What you have to do. Starting at the line that contains "Viewing the photograph" and stopping after the last line of the entries, write each line as one string in a JSON list, skipping blank lines and leaving out the pictures.

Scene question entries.
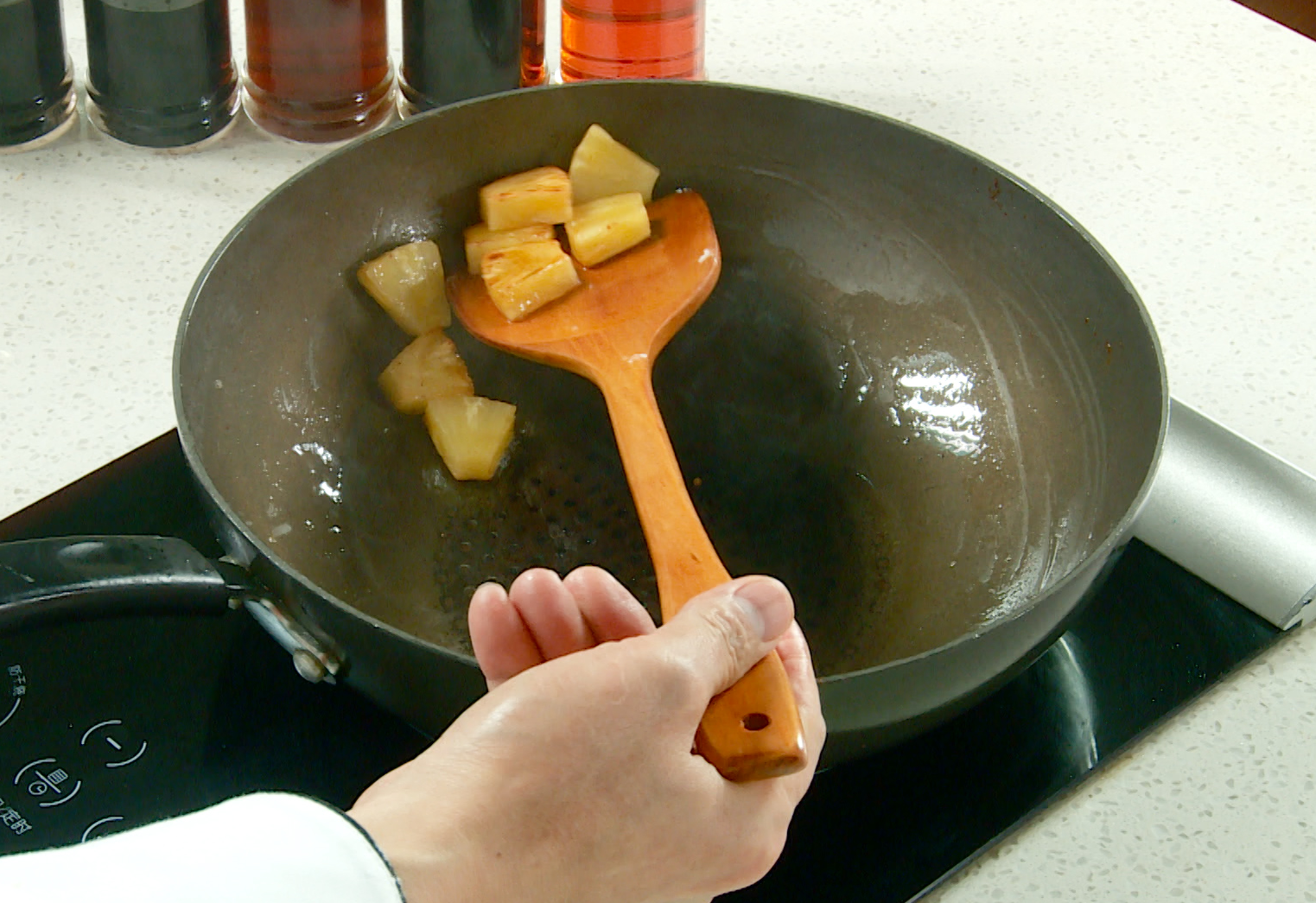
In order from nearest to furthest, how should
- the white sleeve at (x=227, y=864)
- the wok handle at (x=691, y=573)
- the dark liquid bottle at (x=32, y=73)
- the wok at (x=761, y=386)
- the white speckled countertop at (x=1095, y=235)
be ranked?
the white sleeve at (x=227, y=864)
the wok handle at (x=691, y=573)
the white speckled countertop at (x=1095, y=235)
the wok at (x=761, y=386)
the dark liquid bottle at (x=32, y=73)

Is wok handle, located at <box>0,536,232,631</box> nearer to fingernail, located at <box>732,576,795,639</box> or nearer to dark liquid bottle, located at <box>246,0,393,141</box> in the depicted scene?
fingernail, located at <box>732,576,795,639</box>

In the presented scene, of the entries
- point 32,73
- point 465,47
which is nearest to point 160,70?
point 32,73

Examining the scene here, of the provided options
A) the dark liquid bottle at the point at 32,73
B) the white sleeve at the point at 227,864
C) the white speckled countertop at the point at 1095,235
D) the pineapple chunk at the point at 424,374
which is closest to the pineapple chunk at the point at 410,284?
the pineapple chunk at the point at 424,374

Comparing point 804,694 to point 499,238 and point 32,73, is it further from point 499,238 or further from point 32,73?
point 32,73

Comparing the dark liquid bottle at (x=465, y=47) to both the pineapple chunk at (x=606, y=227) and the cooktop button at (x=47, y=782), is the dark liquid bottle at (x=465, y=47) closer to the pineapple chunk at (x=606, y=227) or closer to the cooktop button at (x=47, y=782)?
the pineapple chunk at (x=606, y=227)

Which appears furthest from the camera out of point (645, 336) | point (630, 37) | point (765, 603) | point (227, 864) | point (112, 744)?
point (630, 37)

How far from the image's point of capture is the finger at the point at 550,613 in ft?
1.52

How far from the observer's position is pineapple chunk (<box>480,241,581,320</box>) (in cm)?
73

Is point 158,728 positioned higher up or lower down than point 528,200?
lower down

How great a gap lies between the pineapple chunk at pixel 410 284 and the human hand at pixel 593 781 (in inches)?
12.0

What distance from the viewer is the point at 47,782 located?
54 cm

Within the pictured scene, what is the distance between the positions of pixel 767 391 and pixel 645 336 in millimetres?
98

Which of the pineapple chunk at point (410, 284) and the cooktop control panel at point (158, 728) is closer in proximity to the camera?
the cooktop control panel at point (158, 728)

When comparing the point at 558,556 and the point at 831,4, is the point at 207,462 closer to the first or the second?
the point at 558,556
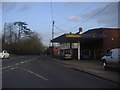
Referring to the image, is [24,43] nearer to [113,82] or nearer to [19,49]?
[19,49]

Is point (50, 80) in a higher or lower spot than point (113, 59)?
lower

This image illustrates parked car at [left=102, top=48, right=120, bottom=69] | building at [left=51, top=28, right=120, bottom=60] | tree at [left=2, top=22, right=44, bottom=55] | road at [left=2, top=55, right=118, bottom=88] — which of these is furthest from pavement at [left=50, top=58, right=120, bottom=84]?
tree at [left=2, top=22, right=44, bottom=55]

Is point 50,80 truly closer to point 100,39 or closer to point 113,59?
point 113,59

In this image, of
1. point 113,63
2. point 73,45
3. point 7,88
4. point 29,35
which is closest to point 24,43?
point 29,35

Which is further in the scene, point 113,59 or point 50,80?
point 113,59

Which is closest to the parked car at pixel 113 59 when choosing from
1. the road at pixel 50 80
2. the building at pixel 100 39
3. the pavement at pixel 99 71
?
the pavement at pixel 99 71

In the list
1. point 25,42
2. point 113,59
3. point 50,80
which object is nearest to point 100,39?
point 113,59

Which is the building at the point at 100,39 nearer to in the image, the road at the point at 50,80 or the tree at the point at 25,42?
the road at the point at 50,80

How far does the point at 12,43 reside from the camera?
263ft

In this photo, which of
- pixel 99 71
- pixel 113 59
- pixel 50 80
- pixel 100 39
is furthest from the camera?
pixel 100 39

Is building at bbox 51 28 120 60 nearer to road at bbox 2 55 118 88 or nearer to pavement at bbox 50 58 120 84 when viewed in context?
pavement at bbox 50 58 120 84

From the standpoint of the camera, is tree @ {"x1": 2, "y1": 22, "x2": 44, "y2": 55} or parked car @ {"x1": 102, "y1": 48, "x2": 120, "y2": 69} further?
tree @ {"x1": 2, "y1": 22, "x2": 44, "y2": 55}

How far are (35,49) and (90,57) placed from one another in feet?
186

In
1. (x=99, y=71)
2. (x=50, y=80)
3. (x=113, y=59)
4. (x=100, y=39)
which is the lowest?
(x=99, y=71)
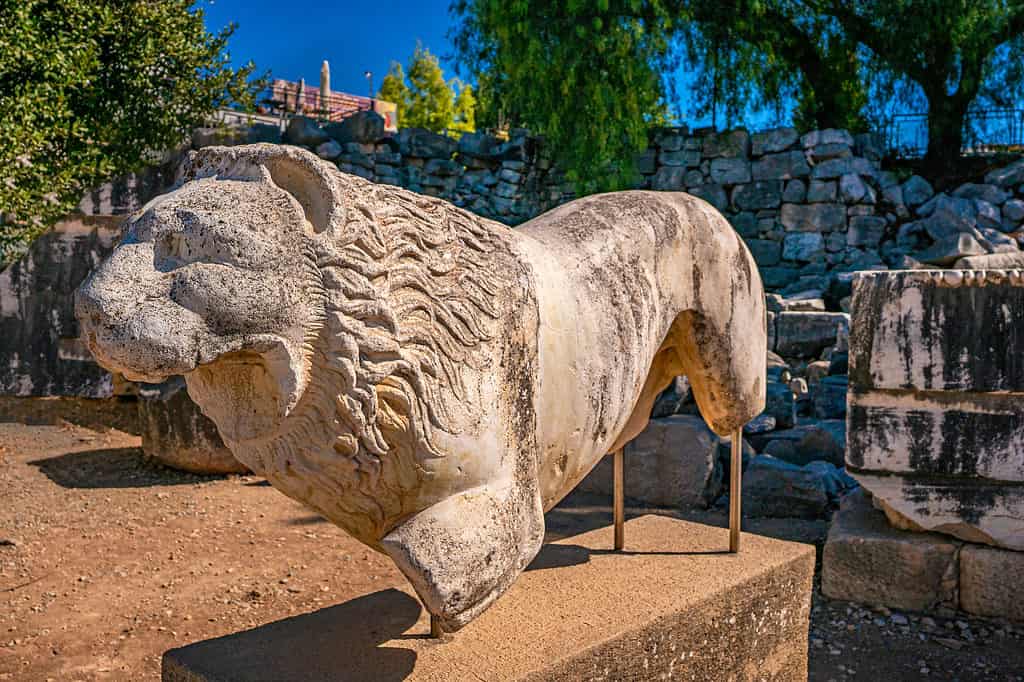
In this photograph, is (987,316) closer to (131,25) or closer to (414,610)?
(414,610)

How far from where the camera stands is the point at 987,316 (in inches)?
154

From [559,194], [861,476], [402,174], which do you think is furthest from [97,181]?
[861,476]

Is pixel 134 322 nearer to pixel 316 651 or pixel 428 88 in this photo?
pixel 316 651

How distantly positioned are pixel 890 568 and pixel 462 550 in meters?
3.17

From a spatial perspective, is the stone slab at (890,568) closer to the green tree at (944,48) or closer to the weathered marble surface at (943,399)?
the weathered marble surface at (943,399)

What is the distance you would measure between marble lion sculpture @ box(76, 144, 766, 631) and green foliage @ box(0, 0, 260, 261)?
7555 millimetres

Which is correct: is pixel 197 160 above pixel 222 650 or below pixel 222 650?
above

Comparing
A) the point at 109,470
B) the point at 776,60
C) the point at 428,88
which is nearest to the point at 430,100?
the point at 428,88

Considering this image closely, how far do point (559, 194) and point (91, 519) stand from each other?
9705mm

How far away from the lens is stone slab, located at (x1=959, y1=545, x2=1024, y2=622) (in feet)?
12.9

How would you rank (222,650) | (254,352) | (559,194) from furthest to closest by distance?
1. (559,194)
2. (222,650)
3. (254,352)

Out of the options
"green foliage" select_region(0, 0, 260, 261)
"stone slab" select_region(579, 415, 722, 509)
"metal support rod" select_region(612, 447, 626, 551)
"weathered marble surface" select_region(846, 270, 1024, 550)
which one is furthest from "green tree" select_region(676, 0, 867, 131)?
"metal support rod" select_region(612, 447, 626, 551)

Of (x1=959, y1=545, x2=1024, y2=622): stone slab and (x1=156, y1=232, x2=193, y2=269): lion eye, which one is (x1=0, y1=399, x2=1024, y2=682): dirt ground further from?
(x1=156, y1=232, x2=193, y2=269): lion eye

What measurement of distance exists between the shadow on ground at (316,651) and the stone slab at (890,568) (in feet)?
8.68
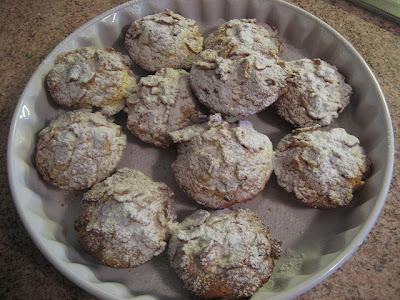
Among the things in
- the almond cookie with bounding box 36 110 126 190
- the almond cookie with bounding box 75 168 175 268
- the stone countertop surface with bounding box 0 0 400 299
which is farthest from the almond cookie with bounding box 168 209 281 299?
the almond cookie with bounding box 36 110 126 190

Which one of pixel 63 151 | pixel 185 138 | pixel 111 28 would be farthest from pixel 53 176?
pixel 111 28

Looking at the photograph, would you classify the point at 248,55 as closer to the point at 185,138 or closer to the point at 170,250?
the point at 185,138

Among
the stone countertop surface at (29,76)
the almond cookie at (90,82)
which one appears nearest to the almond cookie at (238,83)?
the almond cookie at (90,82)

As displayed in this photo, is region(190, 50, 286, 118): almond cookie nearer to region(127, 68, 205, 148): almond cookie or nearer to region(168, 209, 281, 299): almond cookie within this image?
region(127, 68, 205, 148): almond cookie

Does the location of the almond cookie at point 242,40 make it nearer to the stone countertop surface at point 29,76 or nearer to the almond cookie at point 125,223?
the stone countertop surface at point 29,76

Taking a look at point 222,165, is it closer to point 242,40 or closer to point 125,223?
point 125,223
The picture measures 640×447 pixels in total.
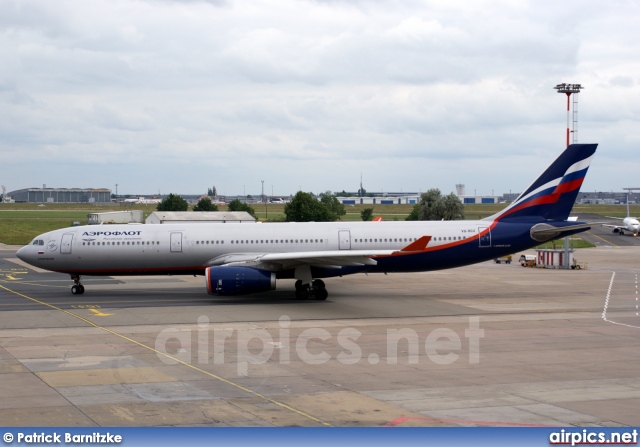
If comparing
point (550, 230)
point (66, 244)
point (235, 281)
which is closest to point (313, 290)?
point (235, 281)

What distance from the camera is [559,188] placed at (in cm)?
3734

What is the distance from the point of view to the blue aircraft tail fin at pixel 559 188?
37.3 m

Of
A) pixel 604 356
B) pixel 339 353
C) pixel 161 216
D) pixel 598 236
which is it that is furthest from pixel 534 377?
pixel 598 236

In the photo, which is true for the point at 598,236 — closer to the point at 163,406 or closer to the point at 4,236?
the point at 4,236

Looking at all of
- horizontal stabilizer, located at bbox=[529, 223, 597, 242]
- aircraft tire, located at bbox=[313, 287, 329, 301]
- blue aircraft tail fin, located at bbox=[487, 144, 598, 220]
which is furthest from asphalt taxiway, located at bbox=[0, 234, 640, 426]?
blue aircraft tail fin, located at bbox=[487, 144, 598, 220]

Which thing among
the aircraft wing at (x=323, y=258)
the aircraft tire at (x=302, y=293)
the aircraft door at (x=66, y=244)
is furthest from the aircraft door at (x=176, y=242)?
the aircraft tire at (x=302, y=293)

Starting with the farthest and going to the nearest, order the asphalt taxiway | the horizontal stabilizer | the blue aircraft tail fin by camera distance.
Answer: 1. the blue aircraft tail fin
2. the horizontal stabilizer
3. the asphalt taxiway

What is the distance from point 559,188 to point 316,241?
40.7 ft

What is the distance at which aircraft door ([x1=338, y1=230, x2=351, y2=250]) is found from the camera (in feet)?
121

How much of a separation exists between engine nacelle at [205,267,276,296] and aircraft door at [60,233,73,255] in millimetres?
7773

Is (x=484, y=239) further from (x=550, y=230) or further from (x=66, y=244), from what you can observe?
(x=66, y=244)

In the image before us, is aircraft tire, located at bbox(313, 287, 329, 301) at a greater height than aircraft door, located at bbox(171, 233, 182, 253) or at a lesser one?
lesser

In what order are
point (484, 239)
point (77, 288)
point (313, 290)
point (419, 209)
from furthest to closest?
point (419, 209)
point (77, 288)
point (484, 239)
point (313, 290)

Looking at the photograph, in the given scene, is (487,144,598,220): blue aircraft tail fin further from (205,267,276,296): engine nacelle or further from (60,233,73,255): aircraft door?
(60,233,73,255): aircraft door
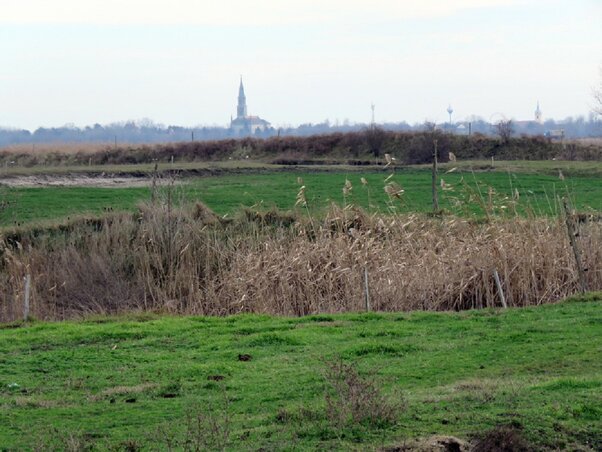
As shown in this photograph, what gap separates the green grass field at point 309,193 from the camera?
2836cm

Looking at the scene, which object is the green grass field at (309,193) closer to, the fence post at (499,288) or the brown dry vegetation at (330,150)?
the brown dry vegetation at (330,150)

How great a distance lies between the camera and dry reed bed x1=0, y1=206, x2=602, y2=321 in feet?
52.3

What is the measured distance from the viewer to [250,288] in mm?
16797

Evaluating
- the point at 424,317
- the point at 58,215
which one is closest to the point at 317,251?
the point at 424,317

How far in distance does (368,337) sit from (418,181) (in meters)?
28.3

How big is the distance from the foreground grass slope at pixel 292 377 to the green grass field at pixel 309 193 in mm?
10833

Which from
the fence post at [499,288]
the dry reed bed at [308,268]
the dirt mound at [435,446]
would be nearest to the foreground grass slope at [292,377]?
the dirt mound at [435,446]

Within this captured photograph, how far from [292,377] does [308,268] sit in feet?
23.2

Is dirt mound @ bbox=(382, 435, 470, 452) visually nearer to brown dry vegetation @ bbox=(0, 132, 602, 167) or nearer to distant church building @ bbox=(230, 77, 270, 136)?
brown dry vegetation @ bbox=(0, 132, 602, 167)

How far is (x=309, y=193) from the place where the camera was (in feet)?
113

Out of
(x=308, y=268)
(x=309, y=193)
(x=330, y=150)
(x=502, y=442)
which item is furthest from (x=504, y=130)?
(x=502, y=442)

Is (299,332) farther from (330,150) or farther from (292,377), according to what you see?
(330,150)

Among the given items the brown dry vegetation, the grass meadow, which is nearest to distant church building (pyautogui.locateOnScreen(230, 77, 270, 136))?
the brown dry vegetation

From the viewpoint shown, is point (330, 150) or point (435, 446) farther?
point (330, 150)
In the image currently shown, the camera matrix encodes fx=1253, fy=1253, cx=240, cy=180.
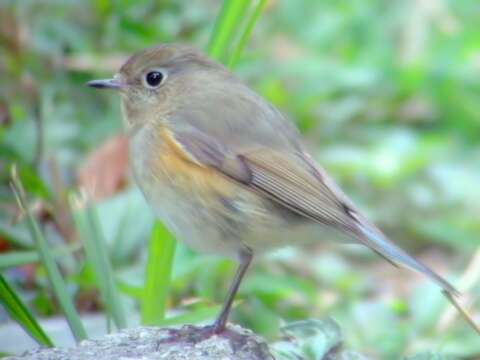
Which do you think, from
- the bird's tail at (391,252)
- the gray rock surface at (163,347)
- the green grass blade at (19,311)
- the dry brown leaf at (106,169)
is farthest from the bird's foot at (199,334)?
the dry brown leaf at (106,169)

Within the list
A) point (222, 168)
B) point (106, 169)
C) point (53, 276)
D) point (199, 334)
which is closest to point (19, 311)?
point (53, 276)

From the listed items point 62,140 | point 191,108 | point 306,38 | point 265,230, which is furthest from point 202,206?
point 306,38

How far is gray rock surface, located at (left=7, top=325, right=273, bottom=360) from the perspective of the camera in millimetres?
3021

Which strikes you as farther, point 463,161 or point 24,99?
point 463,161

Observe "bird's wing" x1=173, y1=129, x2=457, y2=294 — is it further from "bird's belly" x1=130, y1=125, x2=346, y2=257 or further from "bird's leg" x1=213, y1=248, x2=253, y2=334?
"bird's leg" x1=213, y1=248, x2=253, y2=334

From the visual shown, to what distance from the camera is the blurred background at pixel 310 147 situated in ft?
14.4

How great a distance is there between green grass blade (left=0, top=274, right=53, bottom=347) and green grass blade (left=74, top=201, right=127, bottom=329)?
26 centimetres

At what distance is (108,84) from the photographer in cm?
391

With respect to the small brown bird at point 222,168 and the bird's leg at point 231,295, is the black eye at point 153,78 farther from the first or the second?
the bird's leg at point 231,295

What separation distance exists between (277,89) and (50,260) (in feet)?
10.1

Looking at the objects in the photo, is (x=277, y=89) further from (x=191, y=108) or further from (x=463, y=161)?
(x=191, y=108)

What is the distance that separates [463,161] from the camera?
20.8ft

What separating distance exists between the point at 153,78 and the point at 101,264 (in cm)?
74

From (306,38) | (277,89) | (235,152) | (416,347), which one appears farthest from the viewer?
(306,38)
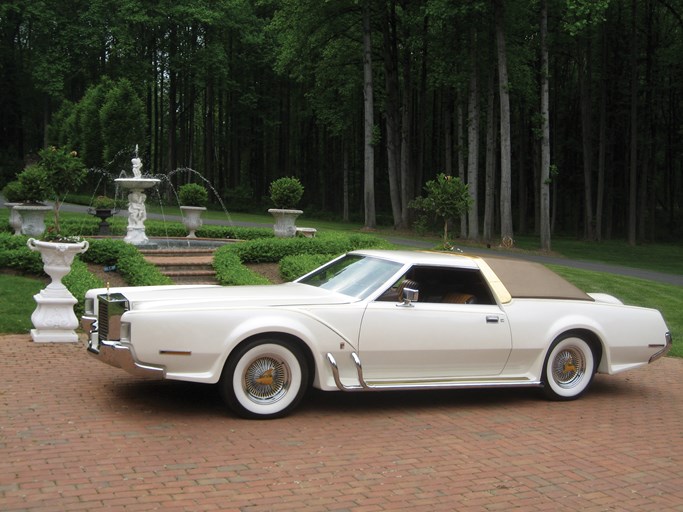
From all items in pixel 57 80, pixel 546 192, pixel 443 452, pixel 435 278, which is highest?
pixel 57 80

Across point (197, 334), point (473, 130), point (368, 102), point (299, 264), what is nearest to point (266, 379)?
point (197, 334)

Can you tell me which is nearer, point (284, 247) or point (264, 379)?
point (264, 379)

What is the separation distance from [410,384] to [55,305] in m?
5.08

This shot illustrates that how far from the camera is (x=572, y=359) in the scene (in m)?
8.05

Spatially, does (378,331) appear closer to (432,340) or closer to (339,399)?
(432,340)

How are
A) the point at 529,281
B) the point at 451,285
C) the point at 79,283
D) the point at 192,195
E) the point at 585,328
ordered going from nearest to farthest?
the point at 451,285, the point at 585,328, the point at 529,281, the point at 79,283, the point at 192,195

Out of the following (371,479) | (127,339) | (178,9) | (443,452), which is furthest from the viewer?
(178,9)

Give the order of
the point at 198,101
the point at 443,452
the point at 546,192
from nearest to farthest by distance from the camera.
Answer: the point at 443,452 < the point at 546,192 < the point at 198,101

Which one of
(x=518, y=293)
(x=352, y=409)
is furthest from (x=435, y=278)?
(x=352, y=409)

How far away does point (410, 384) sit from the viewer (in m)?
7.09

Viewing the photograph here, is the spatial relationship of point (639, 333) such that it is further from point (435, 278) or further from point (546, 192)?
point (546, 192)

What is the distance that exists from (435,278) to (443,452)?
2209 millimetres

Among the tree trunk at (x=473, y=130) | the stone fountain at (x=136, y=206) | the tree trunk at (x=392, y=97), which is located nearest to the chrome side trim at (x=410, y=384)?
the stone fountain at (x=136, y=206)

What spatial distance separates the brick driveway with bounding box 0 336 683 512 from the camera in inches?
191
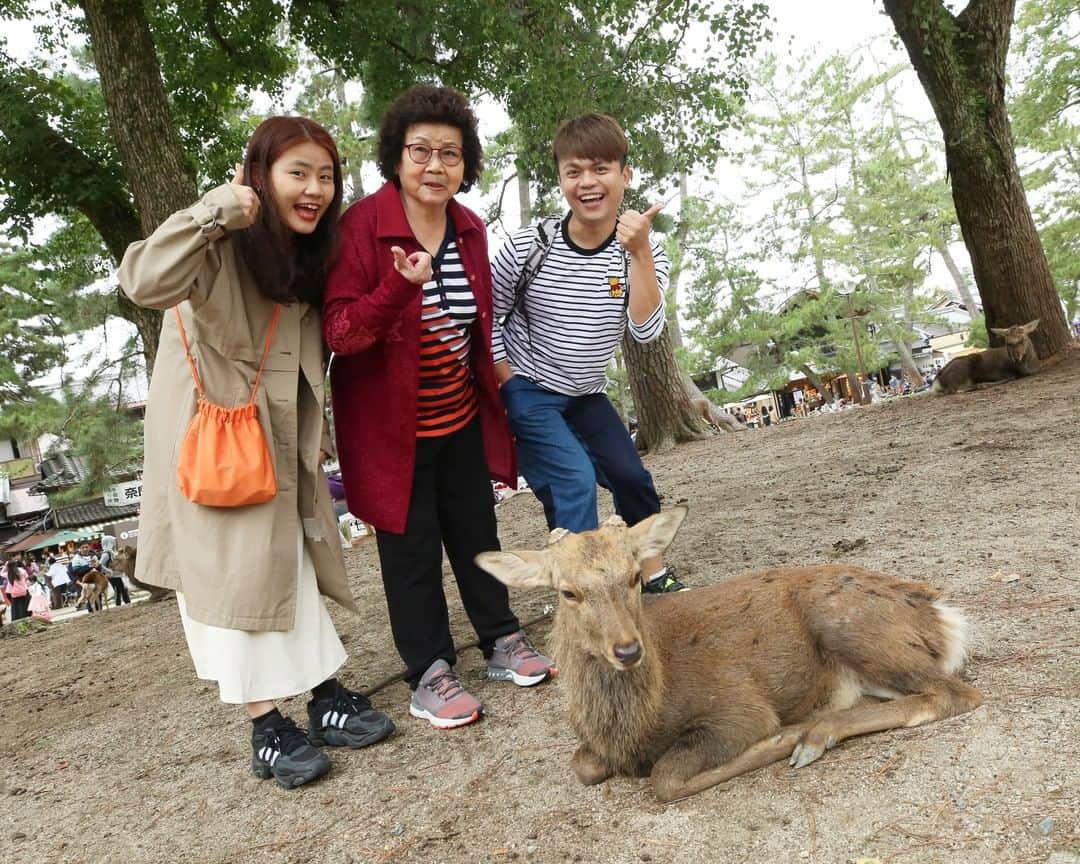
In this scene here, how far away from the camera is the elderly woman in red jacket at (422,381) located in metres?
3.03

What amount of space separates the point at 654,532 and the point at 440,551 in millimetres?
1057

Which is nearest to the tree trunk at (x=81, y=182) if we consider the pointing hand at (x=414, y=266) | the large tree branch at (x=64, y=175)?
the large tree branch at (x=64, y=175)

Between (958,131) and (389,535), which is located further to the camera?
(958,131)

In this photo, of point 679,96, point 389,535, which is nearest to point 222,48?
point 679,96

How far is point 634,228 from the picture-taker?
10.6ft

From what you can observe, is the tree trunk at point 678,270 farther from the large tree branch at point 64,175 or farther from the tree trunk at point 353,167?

Solution below.
[
  "Viewing the photograph here, is the spatial relationship of point (639, 333) such that it is further from point (435, 278) or further from point (546, 192)?",
  "point (546, 192)",
  "What is the distance that exists from (435,278) to (443,452)?",
  "2209 millimetres",
  "Among the tree trunk at (x=473, y=130) | the stone fountain at (x=136, y=206) | the tree trunk at (x=392, y=97), which is located nearest to the chrome side trim at (x=410, y=384)?",
  "the stone fountain at (x=136, y=206)",
  "What spatial distance separates the brick driveway with bounding box 0 336 683 512 from the camera in inches?",
  "191",
  "In this scene here, how far away from the camera is the elderly woman in red jacket at (422,381) located in metres?",
  "3.03",
  "What amount of space separates the point at 654,532 and the point at 440,551 in millimetres?",
  "1057",
  "Which is nearest to the tree trunk at (x=81, y=182) if we consider the pointing hand at (x=414, y=266) | the large tree branch at (x=64, y=175)?",
  "the large tree branch at (x=64, y=175)",
  "Between (958,131) and (389,535), which is located further to the camera?",
  "(958,131)",
  "In this photo, of point 679,96, point 389,535, which is nearest to point 222,48?",
  "point 679,96",
  "How far is point 634,228 from the picture-taker?",
  "10.6ft",
  "From what you can observe, is the tree trunk at point 678,270 farther from the large tree branch at point 64,175 or farther from the tree trunk at point 353,167?"
]